TERÖRÜN PANZEHİRİ DİN
Anayasalar yapılırken konjoktürel nedenler de etkili olmuştur. Mevcut anayasa büyük bir terör dalgasından sonra yapılmıştır. Din Eğitiminin terörü önlemede ne kadar önemli olduğu görülmüş, anayasanın yapılması ve uygulanmasında bu gerçek gözetilmiştir.
Bugün de büyük bir terör dalgası ile karşı karşıyayız. Bugünkü terörün adı bölücü terördür. Irkçı ve din dışı bir ideolojinin hakim olduğu terör dalgası maalesef güvenlik tedbirleri ile yok edilememiştir.
Yeni anayasa yapılırken bu gerçek de dikkate alınmakta, vatandaşlık tanımından diğer hak ve özgürlüklere kadar bir dizi değişiklik düşünülmektedir.
Ancak bazı gerçekler de gözden kaçırılmaktadır.
Ayrılıkçı anlayışların oluşmasına neden olan uygulamaların ve anlayışların değiştirilmesinde, birleştirici en temel unsur olan din konusundaki yanlışların düzeltilmesi es geçilmektedir.
Yine konjoktürel nedenlerle laik, ırkçı ve ideolojik bir devlet oluşumunu sağlayan anayasal süreçler esnasında gözetilmeyen toplumsal gerçekler, bir sonraki anayasa yapımında karşımıza sorun olarak çıkmaktadır.
Modern devlet anlayışında tabulara yer olmamasına rağmen elimizi kolumuzu bağlayan, kendi ellerimizle oluşturduğumuz tabular nedeniyle çözümler üretememekteyiz.
Biliyoruz ki terörün panzehiri dindir. Bölücü terörün de panzehiri dindir. Terörün yoğun yaşandığı bölgelerde tabularımızla yok ettiğimiz toplumsal gerçekler ve örgütlenmeler, bugün ihtiyaç olarak karşımıza gelmektedir. Ancak elimiz kolumuz bağlı olduğu için çözüm yolunda adımlar atamıyoruz.
Bölgeyi iyi bilenlerin dile getirdikleri iki gerçek vardır. Yeni anayasa yapım sürecinde bu iki gerçeğin dikkate alınması gerekmektedir.
Bu iki gerçekten birincisi, tekke ve zaviyelerin ortadan kaldırılması ile zayıflayan ve yok olan tasavuffi, tarikat örgütlenmeleridir.
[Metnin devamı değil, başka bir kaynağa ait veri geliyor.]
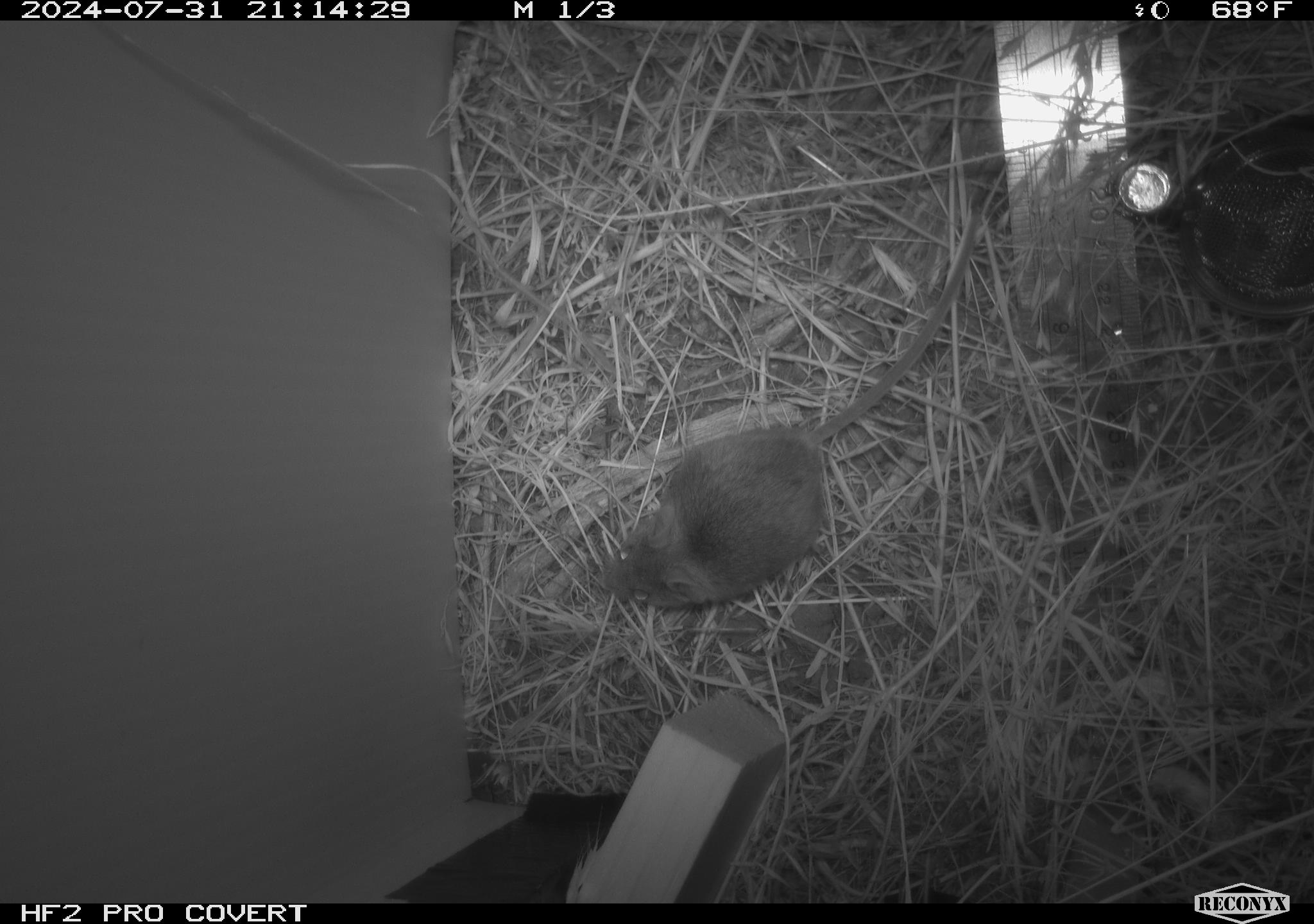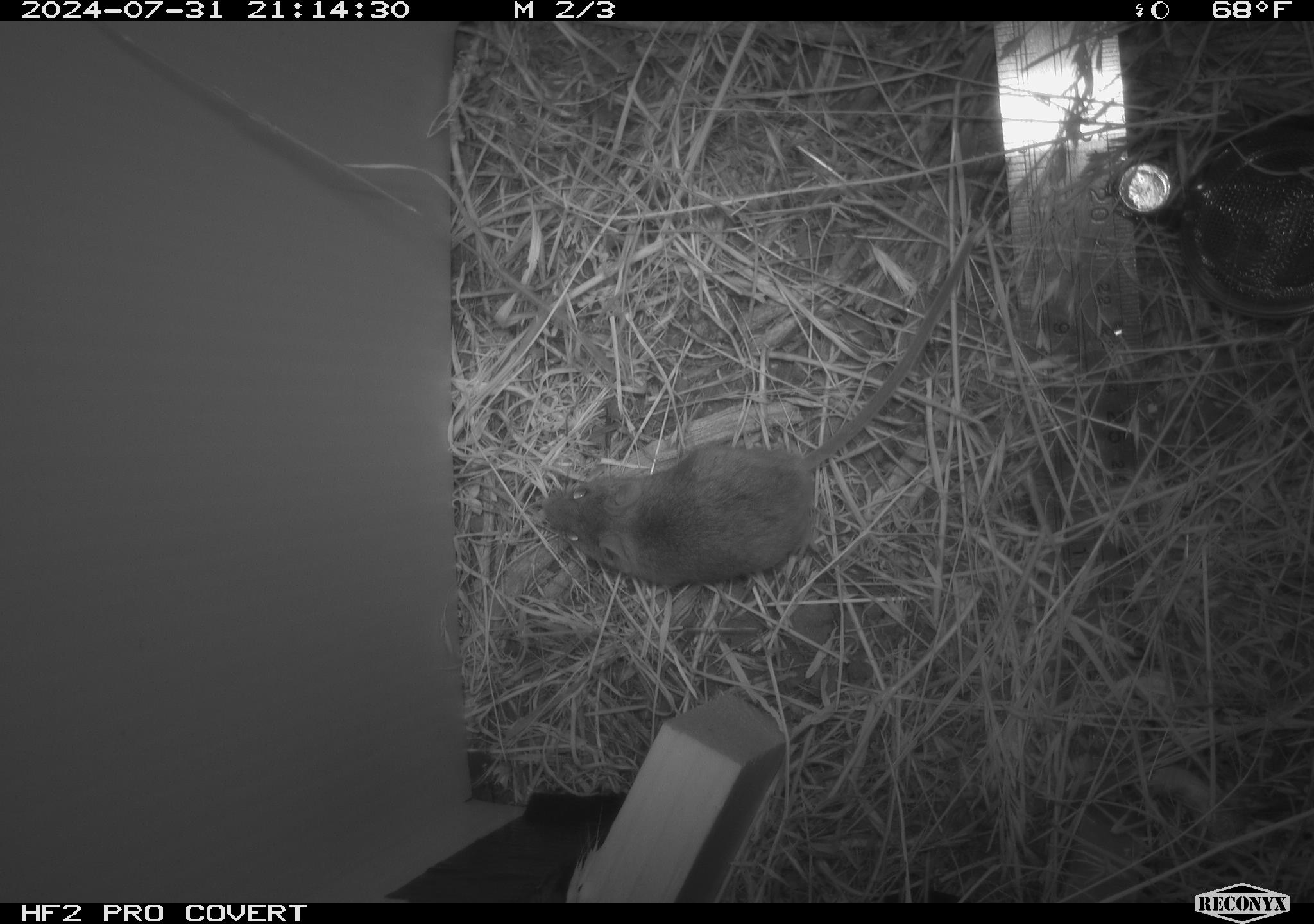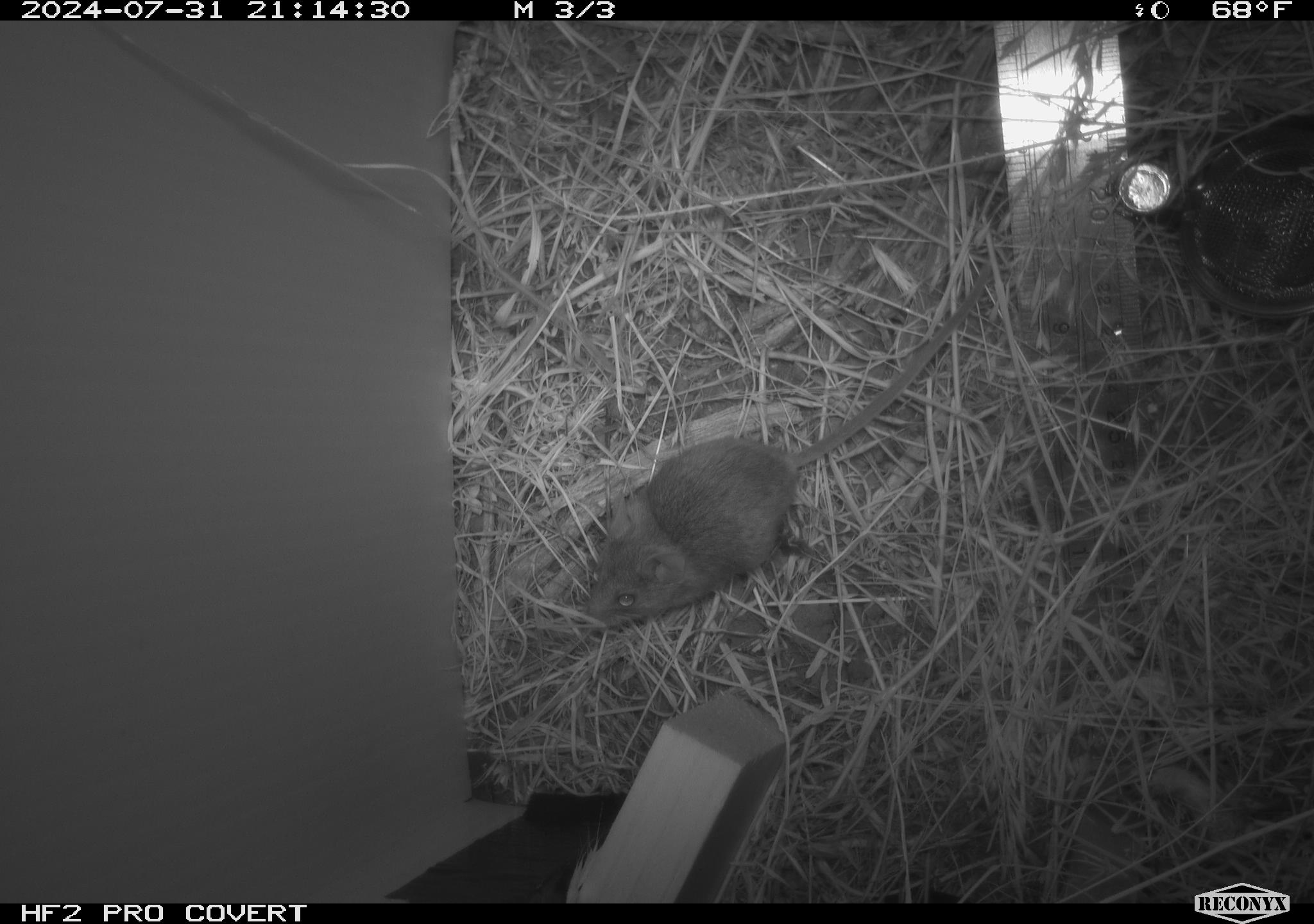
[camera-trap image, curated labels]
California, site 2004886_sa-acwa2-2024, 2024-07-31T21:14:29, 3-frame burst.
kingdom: Animalia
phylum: Chordata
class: Mammalia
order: Rodentia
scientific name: Rodentia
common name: mouse species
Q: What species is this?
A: Mouse species (Rodentia).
Bölgenin tümünü ve sınır aşan coğrafyaları bile etkileyen bu yapılanmanın yerini terörist örgütlenmeler almıştır.
İkincisi de bölgede çok etkili olan medreselerin ortadan kaldırılmasıdır.
Bir seferinde göstermelik bile olsa bir medrese icazet törenine katılmıştım. Göstermelik olduğunu ifade ettiğim bir törenin bile nasıl bir kurumsal yapı olduğunu görmüştüm. Geçmişi asırlara dayanan böylesi kurumsal yapılarımızı ortadan kaldırırken doğacak boşlukları hesap edemedik.
Yeni anayasa yapım sürecinde bölgedeki dindar halkın eksikliğini gördüğü ve ihtiyaç hissettiği boşlukların da doldurulması gerekmektedir.
Madem yeni anayasa entelektüellerin deyimiyle “demo” nun anayasası olacaktır, öyleyse halkın çoğunluğunun benim diyebileceği ve taleplerini karşılayan bir anayasa olmalıdır.
Dini özgürlükler konusunda, çoğunluğun talepleri ertelenemez. Oluşturulmuş tabular nedeniyle insan haysiyetini öncelemeyen bir anayasa yapılamaz.
Madem pantolon dar gelmekte ve sıkmaktadır, yeni ve dar gelmeyen ve sıkmayan bir pantolon ihtiyacı vardır, öyleyse bünyenin hiçbir yerine zarar vermeyen, sıkmayan, dar veya geniş gelmeyen yeni bir pantolon gereklidir.
Dini özgürlükler bir de bu açıdan görülmelidir. Gerekliliği bir de bu açıdan değerlendirilmelidir.